It was 2 a.m. on February 24, 2009, and six years of George Mount’s work had just launched toward space.

Mount, then a physicist in the WSU Department of Civil and Environmental Engineering, had been part of a team led by NASA’s Jet Propulsion Laboratory to develop the Orbiting Carbon Observatory (OCO), a sophisticated instrument to measure carbon dioxide from space.

It looked like a picture-perfect launch. The researchers had boarded buses from the launch site and were riding back to their hotel when they learned the news: The rocket carrying their satellite had failed to reach orbit. Instead, the rocket and its payload burned up as it fell back to earth in pieces, landing in the ocean near Antarctica.

Five years later, Mount recalls the moment. But he wasn’t discouraged for long. Even after retirement in 2012, he stayed involved with the project, which relaunched successfully on July 2, 2014.

Nowadays, more than a decade after starting work on the OCO, Mount sets his own schedule, takes vacations, and avoids faculty meetings. Still, the emeritus professor is drawn to continue the work that he loves.

He seems to have endless energy when it comes to creating spectrometers or the science of measuring missing carbon dioxide in the atmosphere and its relation to climate change, all reasons he threw his efforts into helping rebuild the OCO project. “Everyone’s excited about the new instrument. It’s going to be great,’’ he says. “The science is still there to be done.’’

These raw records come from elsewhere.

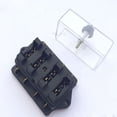 thumbnail image 3 of hongheyi 1Pcs 4-Way Circuit ATC ATO Fuse Box Fuse Holder, 3 of 3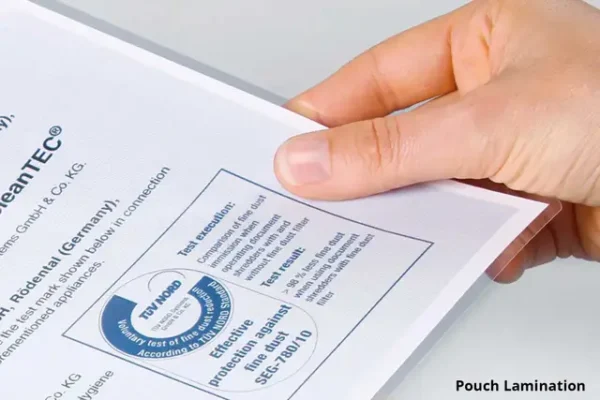 Laminated Certificates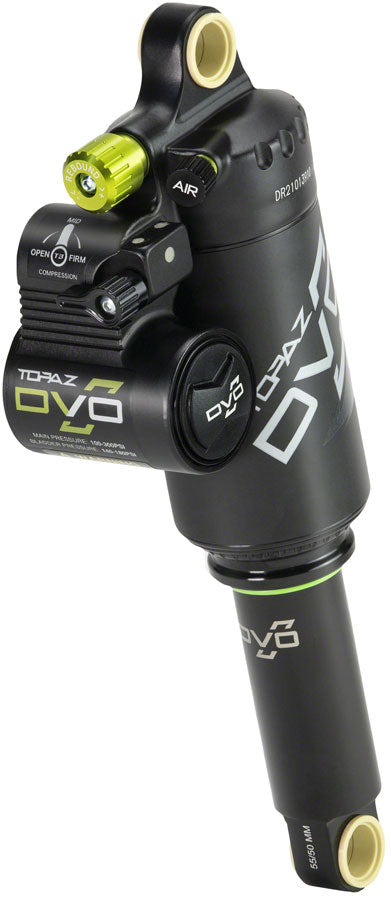 DVO Topaz 3 Air Shock - 210 x 55mm Standard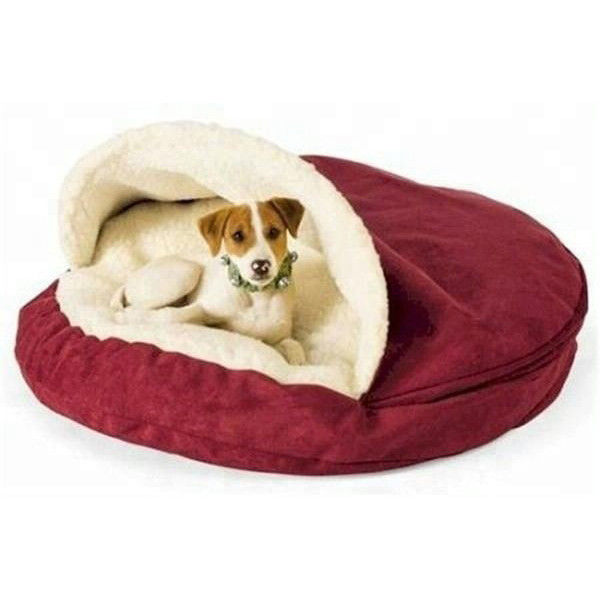 Waterproof Pet Den Bed Size 63.5 * 63.5 * 12.7cm Customzied Logo Multiple Color supplier
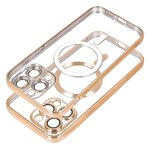 Futera Electro Mag Cover kompatybilny z MagSafe do IPHONE 11 PRO zoty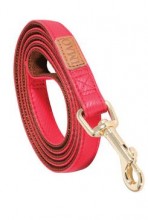 Vodítko Mayfair červená 15mm 1,2m Zolux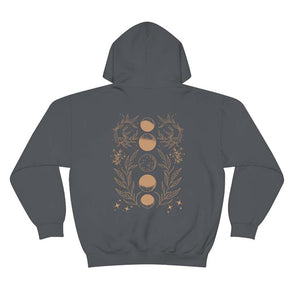 Celestial Moon Phase Hoodie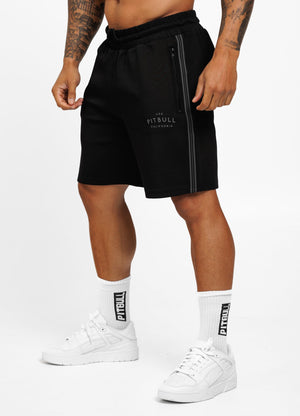 NELSON Schwarze Shorts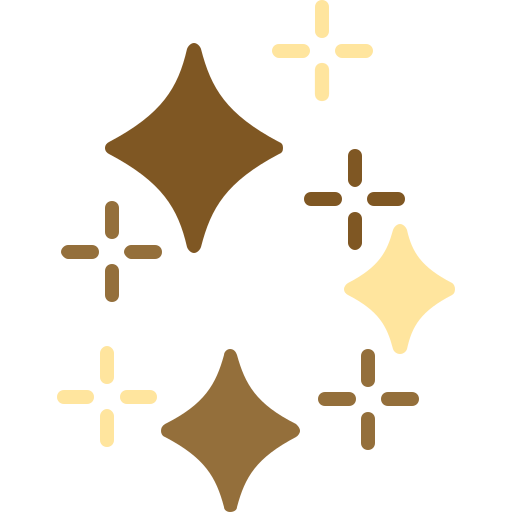 キラキラ Generic Flat icon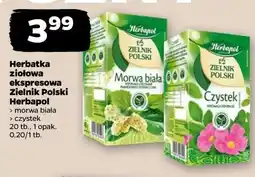 Netto Herbatka ziołowa ekspresowa Zielnik Polski Herbapol oferta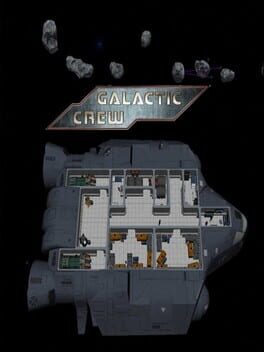 Galactic Crew Game Cover Artwork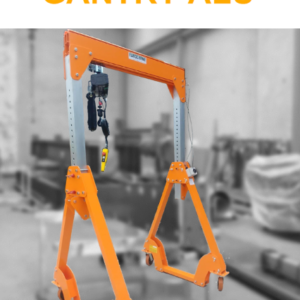 Portable Gantry ALU Crane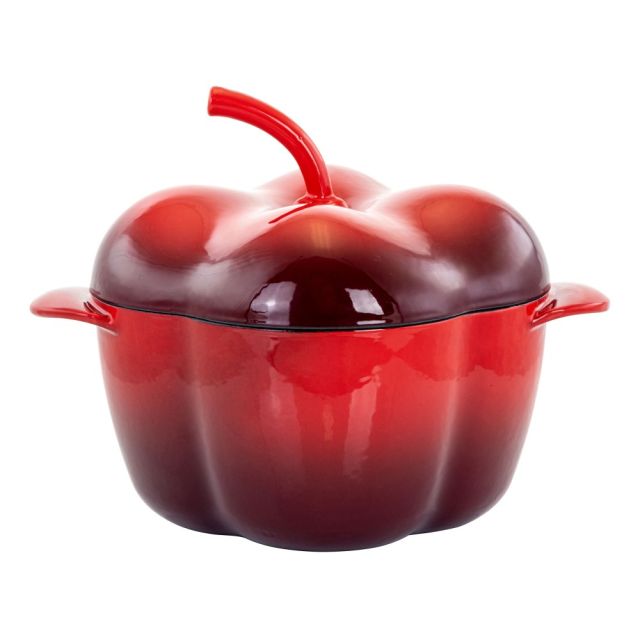 MegaChef 3-Quart Casserole Dish, Red MPN:995112871M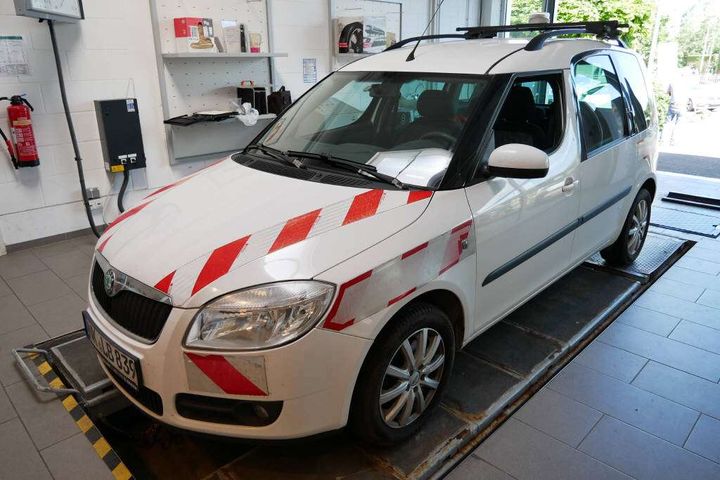 SKODA ROOMSTER 2009 tmbmf65jxa5027604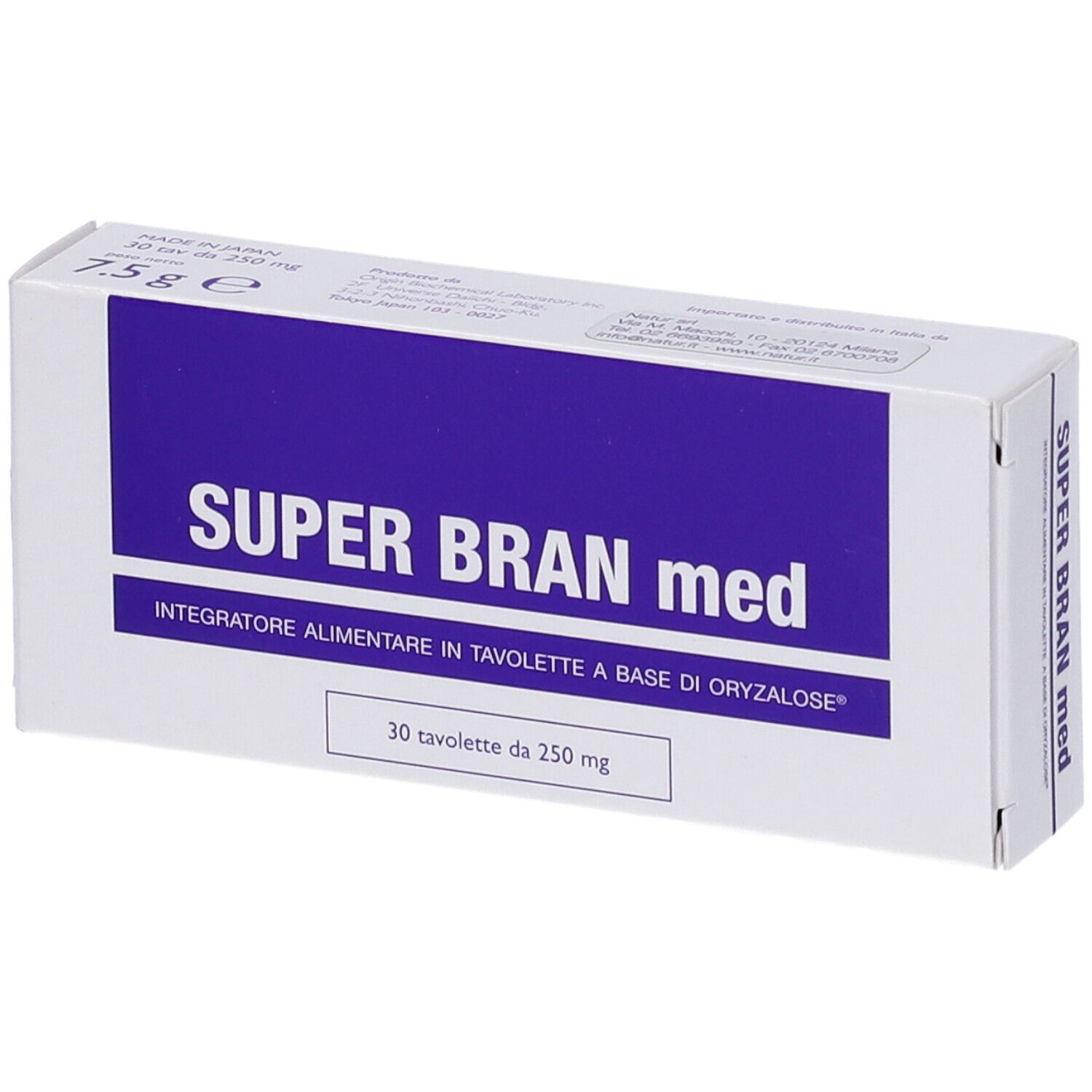 Super Bran Med 30 Tavolette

Currently, high precision carbon dioxide measurements are made from the ground at only a handful of locations around the world. The measurements are important because increasing levels of carbon dioxide in the atmosphere from human emissions of fossil fuels are contributing to global warming. Scientists have an excellent understanding of the levels of global carbon emissions, which total about eight gigatons per year. But only half of the carbon dioxide that is emitted stays in the atmosphere. The rest is taken up by oceans or biomass, and nobody understands exactly where it is going and why the amount that stays in the atmosphere varies dramatically year to year.

The orbiting observatory will use three infrared grating spectrometers to measure carbon dioxide levels throughout the global atmosphere. It will be like a pencil that draws a line around the world. While the earth rotates under it, the OCO will precisely measure the carbon dioxide column in its 10-kilometer-wide pencil line. The cycle will repeat every 16 days.

In 2003 Mount joined a review board for the project. The board oversees everything from plans and schedules to instrument construction, testing, calibration, and software. Mount’s contribution was in the science for the satellite as well as the instrument’s optical design and testing.

The first instrument that the Jet Propulsion Laboratory built, recalls Mount, was a beauty— although there were plenty of challenges. “I spent quite a bit of time in the trenches once the instrument was ready for characterization in the thermal/vacuum environment’’ he says. “It was a wonderful experience.’’

To calibrate it, the researchers made careful measurements with the instrument cold and in a vacuum, as it would be in space. They also took geophysical measurements of the atmosphere from the vacuum chamber, and compared them with results from a high resolution, ground-based system. It’s important to do geophysical measurements of the real atmosphere, so the researchers took measurements of carbon dioxide levels in Los Angeles. At JPL, the researchers cut a hole in the roof—just so their instrument in its vacuum chamber could see the sun and measure the atmospheric CO2 content between the roof and the sun.

“The OCO measurement system worked out even better than we all had hoped,’’ says Mount.

Five years later, the project was ready to be sent into orbit and put to work. But the launch failed. Within a few months, JPL researchers submitted a proposal to rebuild the instrument. The project would cost less because the engineering had already been done, and the researchers had quite a few spare parts from the previous effort.

Even though they were rebuilding an instrument, the process was still meticulous and lengthy. After receiving funding in 2010, NASA needed two years to complete the construction and characterization. The instrument itself then had to be installed in a satellite ‘bus,’ which holds the satellite navigation instrumentation, power sources, and radio equipment. Integration testing and replacement of a failed major part of the bus system occurred in 2012 and 2013, with final testing in late 2013 and into 2014. Last May, the instrument, now sitting cozily in its bus, was shipped to Vandenburg Air Force base in California, for final tests and installation on top of a Boeing Delta II rocket ready to be launched in early July.

Relishing the success of the second, successful, launch effort, Mount is looking forward to even more science. He’s still getting data daily from a Dutch space-based instrument launched in 2004 aboard a NASA satellite that globally measures atmospheric trace gases. There are also ongoing grants and a commitment to JPL until 2017 to continue with OCO projects, including scanning of targeted urban areas.